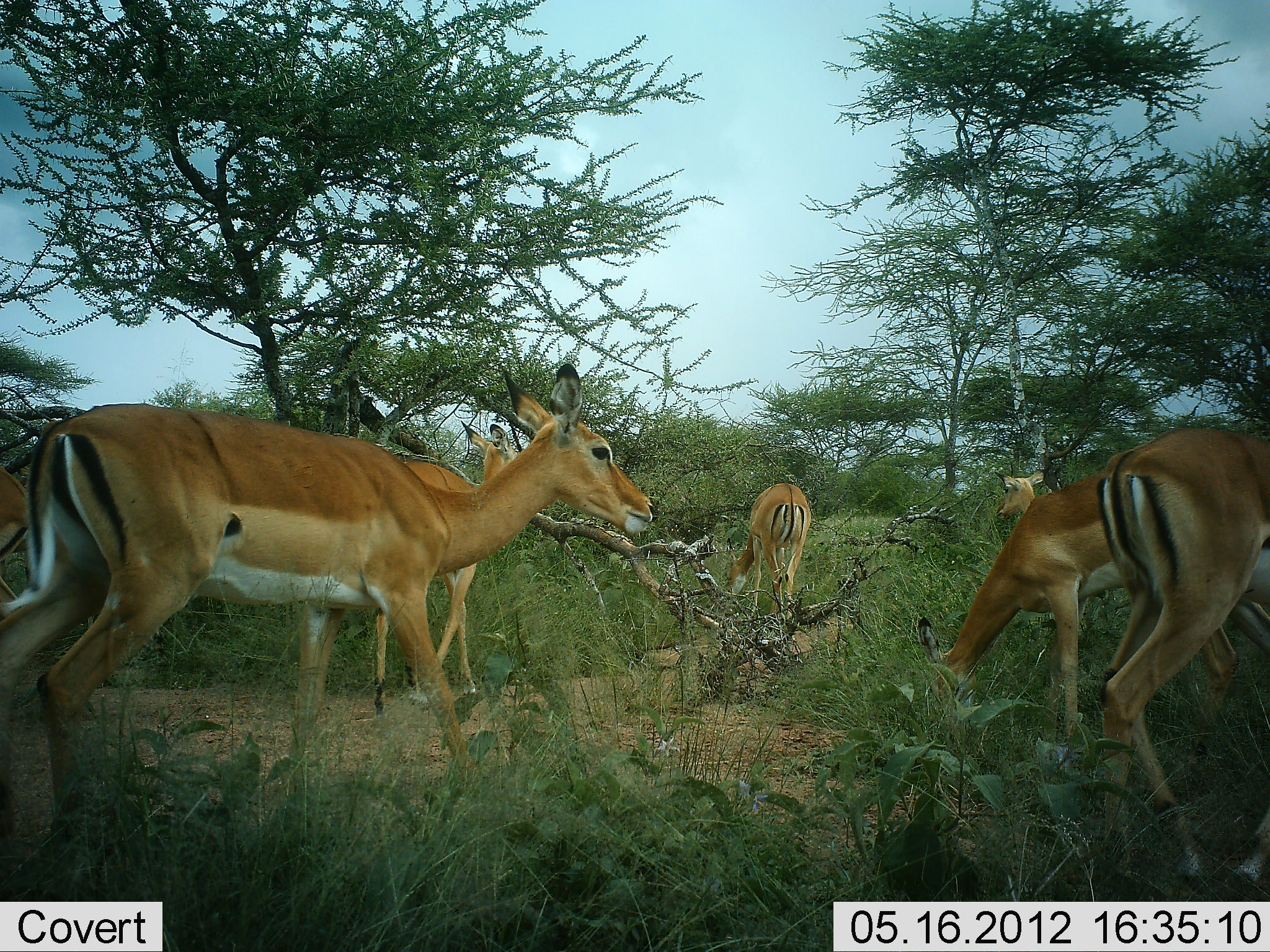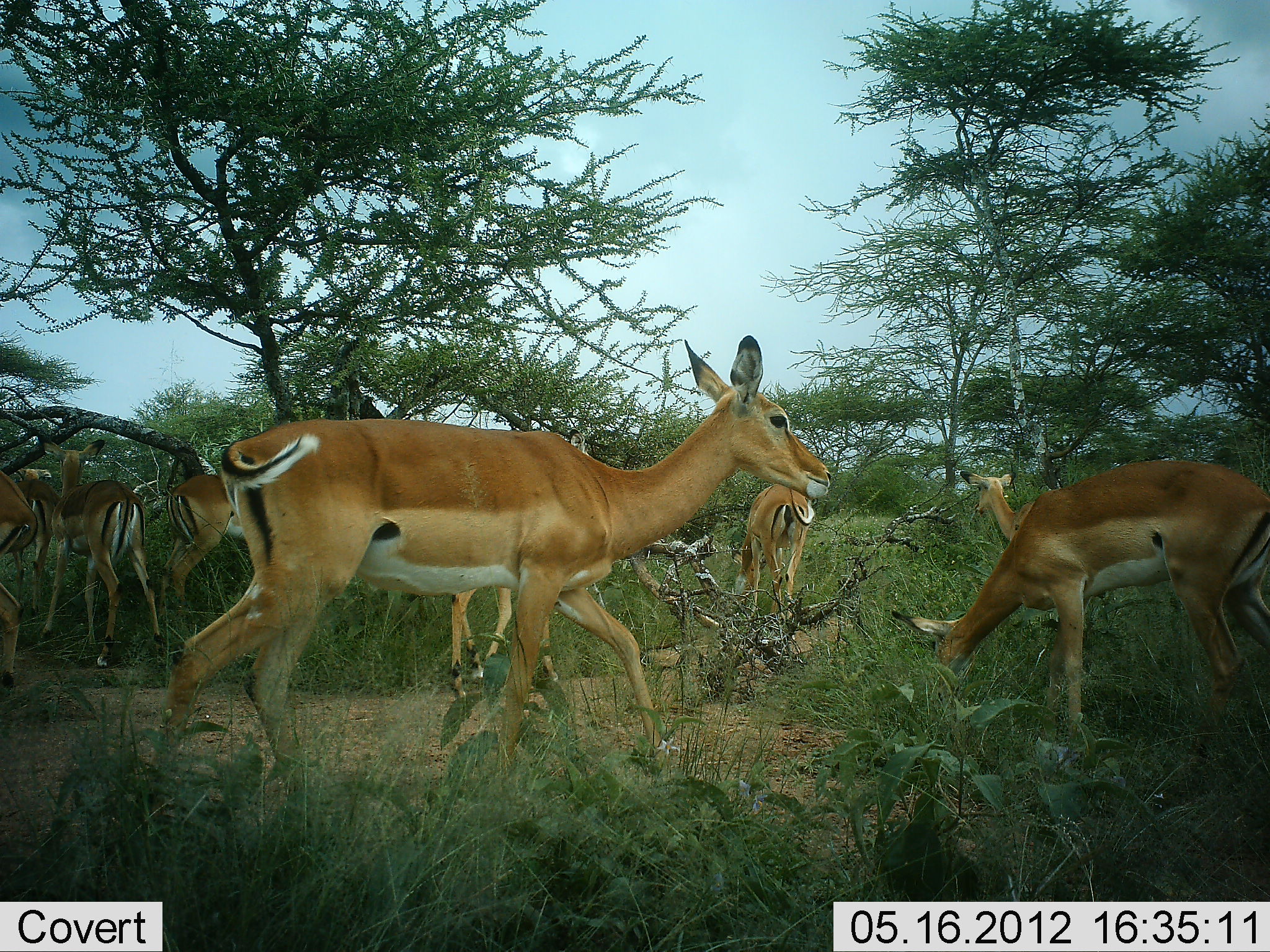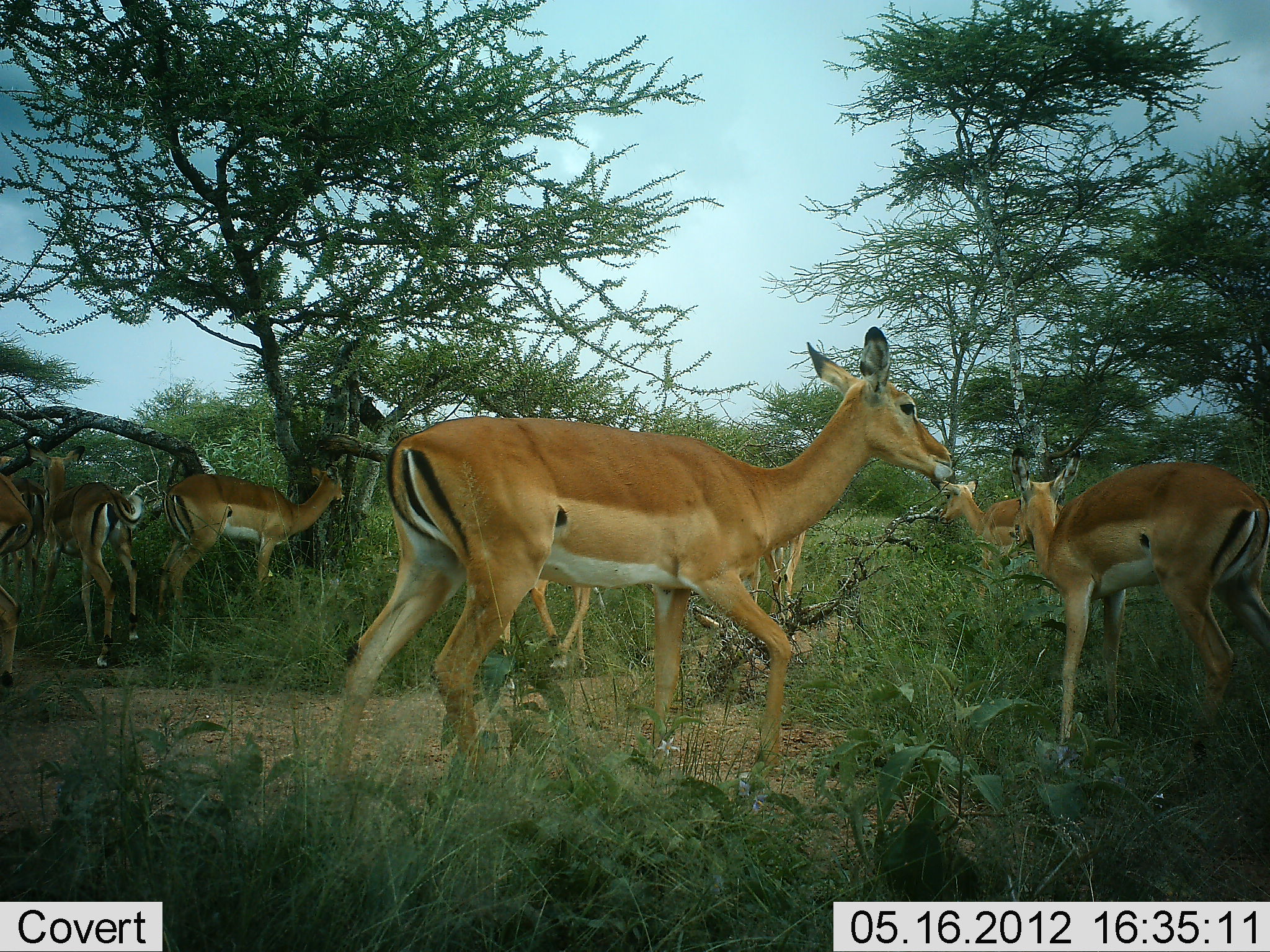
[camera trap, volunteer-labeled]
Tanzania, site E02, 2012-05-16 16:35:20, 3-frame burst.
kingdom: Animalia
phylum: Chordata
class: Mammalia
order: Artiodactyla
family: Bovidae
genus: Aepyceros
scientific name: Aepyceros melampus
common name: impala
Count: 9.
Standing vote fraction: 70%.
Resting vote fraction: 0%.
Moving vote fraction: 80%.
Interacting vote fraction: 0%.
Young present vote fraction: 0%.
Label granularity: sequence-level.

Requirement:
Show every line of the material above in which "fraction" is present.

Written reply:
Standing vote fraction: 70%.
Resting vote fraction: 0%.
Moving vote fraction: 80%.
Interacting vote fraction: 0%.
Young present vote fraction: 0%.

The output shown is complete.